Spotlight Selections

“Fresh Kills,” dir. Jennifer Esposito (USA), 2023

Late 1980s — meet the Larusso family: Joe, the loving father and up and coming mafia kingpin; Francine, the lovingly flawed wife and mother; Connie, the son Joe never had; and Rose, an inquisitive, withdrawn young girl. New to Staten Island by way of Brooklyn and looking to make a better life, Rose, the youngest daughter, reluctantly discovers who her father is, her place within this family and the world around her. Her eventual desire to break free from the life set before her not only threatens her existence but makes enemies out of her closest allies: her mother and sister. Like every mob movie you’ve never seen before, this is the story of the women of this life, and the fear, violence and rage that dictates who they are and who they become. A search for freedom within a world they may never leave.

“All of Us Strangers,” dir. Andrew Haigh (UK), 2023

One night in his near-empty tower block in contemporary London, Adam (Andrew Scott) has a chance encounter with a mysterious neighbor Harry (Paul Mescal), which punctures the rhythm of his everyday life. As a relationship develops between them, Adam is preoccupied with memories of the past and finds himself drawn back to the suburban town where he grew up, and the childhood home where his parents (Claire Foy and Jamie Bell), appear to be living, just as they were on the day they died, 30 years before.

“Rustin,” East Coast premiere, dir. George C. Wolfe (USA), 2023

The architect of 1963’s momentous March on Washington, Bayard Rustin was one of the greatest activists and organizers the world has ever known. He challenged authority, and never apologized for who he was, what he believed, or whom he desired. And he did not back down. He made history and in turn, he was forgotten. Starring Emmy Award winner Colman Domingo, this film shines a long overdue spotlight on the extraordinary man who, alongside giants like the Reverend Martin Luther King Jr., Adam Clayton Powell Jr. and Ella Baker, dared to imagine a different world, and inspired a movement in a march toward freedom. The film’s cast also includes Chris Rock, Glynn Turman, Aml Ameen, Gus Halper, CCH Pounder, Da’Vine Joy Randolph, Johnny Ramey, Michael Potts, with Jeffrey Wright and Audra McDonald.
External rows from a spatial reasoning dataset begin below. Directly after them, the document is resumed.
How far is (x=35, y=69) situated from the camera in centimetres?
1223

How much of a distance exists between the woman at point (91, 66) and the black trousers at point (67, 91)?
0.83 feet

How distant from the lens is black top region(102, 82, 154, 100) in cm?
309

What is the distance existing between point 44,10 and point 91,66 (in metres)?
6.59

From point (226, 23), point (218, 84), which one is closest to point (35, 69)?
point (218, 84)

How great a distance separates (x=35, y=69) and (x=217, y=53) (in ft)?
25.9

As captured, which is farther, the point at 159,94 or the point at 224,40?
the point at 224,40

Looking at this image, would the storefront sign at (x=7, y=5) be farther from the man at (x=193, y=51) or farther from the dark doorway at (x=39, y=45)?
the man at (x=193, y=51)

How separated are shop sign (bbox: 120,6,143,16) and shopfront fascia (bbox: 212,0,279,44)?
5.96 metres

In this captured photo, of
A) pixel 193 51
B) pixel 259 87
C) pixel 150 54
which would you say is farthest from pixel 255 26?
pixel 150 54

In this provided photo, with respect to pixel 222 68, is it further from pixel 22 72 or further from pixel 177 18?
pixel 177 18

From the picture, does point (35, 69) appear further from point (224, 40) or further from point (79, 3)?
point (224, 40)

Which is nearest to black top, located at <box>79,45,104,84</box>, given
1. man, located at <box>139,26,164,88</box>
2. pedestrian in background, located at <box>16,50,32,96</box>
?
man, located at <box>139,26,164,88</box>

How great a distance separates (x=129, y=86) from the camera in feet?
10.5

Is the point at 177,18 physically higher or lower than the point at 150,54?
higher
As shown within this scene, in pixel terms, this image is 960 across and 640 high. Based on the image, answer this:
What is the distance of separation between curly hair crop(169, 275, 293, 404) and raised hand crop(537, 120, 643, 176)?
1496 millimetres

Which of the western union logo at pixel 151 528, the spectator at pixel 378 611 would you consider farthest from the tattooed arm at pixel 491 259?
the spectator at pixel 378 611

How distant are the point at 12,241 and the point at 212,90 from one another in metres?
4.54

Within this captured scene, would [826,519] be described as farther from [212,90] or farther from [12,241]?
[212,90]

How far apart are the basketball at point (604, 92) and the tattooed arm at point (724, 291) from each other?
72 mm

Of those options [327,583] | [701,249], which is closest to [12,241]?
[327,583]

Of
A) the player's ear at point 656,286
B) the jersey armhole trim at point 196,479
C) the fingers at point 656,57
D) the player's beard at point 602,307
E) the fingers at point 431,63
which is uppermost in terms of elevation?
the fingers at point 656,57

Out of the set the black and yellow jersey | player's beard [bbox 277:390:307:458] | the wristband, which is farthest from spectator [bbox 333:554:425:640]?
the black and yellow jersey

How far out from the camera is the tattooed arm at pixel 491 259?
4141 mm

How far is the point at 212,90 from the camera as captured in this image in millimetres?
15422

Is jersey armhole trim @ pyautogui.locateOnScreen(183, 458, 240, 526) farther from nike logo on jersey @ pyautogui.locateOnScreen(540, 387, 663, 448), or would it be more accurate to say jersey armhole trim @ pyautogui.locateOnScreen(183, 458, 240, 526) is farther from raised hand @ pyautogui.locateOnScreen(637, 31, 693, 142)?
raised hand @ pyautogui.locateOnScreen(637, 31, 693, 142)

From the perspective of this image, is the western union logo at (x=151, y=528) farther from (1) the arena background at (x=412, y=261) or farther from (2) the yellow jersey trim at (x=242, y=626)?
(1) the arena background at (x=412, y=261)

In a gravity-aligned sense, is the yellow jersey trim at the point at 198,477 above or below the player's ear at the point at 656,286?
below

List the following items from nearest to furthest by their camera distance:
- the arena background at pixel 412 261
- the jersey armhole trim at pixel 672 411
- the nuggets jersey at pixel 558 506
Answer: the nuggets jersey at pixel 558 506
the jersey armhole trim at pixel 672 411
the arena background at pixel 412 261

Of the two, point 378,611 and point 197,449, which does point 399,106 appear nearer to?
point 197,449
“The Zone of Interest,” dir. Jonathan Glazer (USA/UK/Poland), 2023

The commandant of Auschwitz, Rudolf Höss, and his wife Hedwig, strive to build a dream life for their family in a house and garden next to the camp.
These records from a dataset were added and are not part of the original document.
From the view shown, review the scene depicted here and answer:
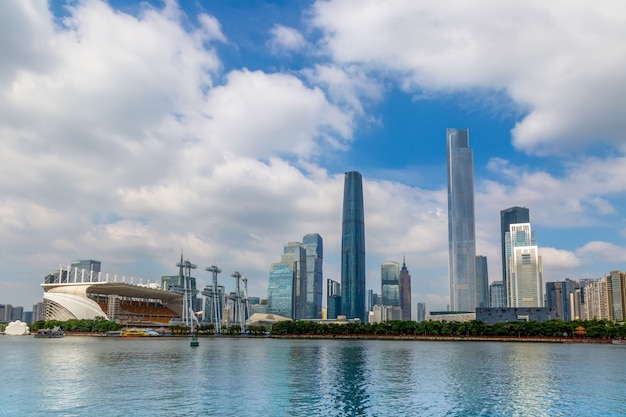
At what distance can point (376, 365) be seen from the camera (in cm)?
10262

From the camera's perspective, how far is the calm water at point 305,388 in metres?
56.3

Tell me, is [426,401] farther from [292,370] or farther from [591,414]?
[292,370]

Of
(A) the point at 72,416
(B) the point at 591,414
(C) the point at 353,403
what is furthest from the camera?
(C) the point at 353,403

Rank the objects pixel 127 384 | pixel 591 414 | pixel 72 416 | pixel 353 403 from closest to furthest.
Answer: pixel 72 416, pixel 591 414, pixel 353 403, pixel 127 384

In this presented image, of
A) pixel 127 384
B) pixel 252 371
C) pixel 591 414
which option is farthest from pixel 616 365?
pixel 127 384

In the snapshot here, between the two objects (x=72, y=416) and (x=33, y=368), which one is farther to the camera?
(x=33, y=368)

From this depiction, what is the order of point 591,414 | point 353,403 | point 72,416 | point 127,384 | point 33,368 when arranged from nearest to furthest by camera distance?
point 72,416
point 591,414
point 353,403
point 127,384
point 33,368

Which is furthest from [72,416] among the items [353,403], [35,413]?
[353,403]

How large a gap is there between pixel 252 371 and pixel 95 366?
27503 millimetres

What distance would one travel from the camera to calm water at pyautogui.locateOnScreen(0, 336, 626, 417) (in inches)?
2217

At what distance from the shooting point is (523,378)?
276 feet

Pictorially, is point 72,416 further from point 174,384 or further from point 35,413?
point 174,384

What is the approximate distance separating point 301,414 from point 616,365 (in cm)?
8029

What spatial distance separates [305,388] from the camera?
70.4 metres
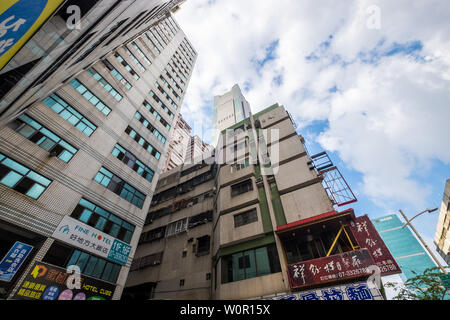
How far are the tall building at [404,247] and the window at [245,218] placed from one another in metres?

Compassion, Justice, and Animal Rights

“Rowdy Girl,” U.S. premiere, dir. Jason Goldman (USA), 2023

Unable to come to terms with the cruel reality of animal agriculture, a former Texas cattle rancher goes vegan and transforms her husband’s beef operation into a farmed animal sanctuary. When their story goes viral, she realizes her true calling — to help farmers transition to plant-based and end their business of animal agriculture. The film showcases the inspiring work of an animal activist who has been on both sides and proves that there is a common ground between farmers and vegans — a shared mission of compassion and sustainability.

“Wilding,” North American premiere, dir. David Allen (UK), 2023

Based on Isabella Tree’s best-selling book by the same title, the film tells the story of a young couple that bets on nature for the future of their failing, 400-year-old estate. The young couple battles entrenched tradition and dares to place the fate of their farm in the hands of nature. Ripping down the fences, they set the land back to the wild and entrust its recovery to a motley mix of animals both tame and wild. It is the beginning of a grand experiment that will become one of the most significant rewilding experiments in Europe.

“Happy,” U.S. premiere, dir. Laura Rindlisbacher (UK), 2023

Happy is an elephant. But is she also a person? This is the question of the biggest animal rights case of the 21st century. Captured as a baby in Asia, Happy has been living at the Bronx Zoo for more than 40 years. Since 2006, she has been living there alone. A legal team is fighting for her liberty rights. But according to the law, as soon as Happy has a right, she also becomes a legal person. This is the story of a legal case that asks us to rethink our definition of personhood and the interdependence of the animal and human kingdom.